I have many (~2000) locations with time series data. Each time series has millions of rows. I would like to store these in a Postgres database. My current approach is to have a table for each location time series, and a meta table which stores information about each location (coordinates, elevation etc). I am using Python/SQLAlchemy to create and populate the tables. I would like to have a relationship between the meta table and each time series table to do queries like "select all locations that have data between date A and date B" and "select all data for date A and export a csv with coordinates". What is the best way to create many tables with the same structure (only the name is different) and have a relationship with a meta table? Or should I use a different database design?
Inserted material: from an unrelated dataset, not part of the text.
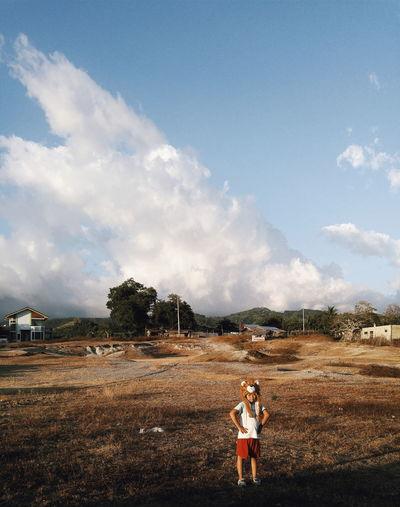Boy wearing lion headwear while standing on field against sky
Currently I am using this type of approach to generate a lot of similar mappings:
from sqlalchemy import create_engine, MetaData
from sqlalchemy.types import Float, String, DateTime, Integer
from sqlalchemy import Column, ForeignKey
from sqlalchemy.ext.declarative import declarative_base
from sqlalchemy.orm import sessionmaker, relationship, backref
Base = declarative_base()
def make_timeseries(name):
class TimeSeries(Base):
__tablename__ = name
table_name = Column(String(50), ForeignKey('locations.table_name'))
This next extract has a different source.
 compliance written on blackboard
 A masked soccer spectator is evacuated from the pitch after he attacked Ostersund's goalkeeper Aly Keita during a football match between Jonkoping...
datetime = Column(DateTime, primary_key=True)
value = Column(Float)
location = relationship('Location', backref=backref('timeseries',
lazy='dynamic'))
def __init__(self, table_name, datetime, value):
self.table_name = table_name
self.datetime = datetime
self.value = value
def __repr__(self):
return "{}: {}".format(self.datetime, self.value)
return TimeSeries
class Location(Base):
__tablename__ = 'locations'
id = Column(Integer, primary_key=True)
table_name = Column(String(50), unique=True)
lon = Column(Float)
lat = Column(Float)
if __name__ == '__main__':
connection_string = 'postgresql://user:pw@localhost/location_test'
engine = create_engine(connection_string)
metadata = MetaData(bind=engine)
Session = sessionmaker(bind=engine)
session = Session()
TS1 = make_timeseries('ts1')
# TS2 = make_timeseries('ts2') # this breaks because of the foreign key
Base.metadata.create_all(engine)
session.add(TS1("ts1", "2001-01-01", 999))
session.add(TS1("ts1", "2001-01-02", -555))
qs = session.query(Location).first()
print qs.timeseries.all()
This approach has some problems, most notably that if I create more than one TimeSeries the foreign key doesn't work. Previously I've used some work arounds, but it all seems like a big hack and I feel that there must be a better way of doing this. How should I organise and access my data?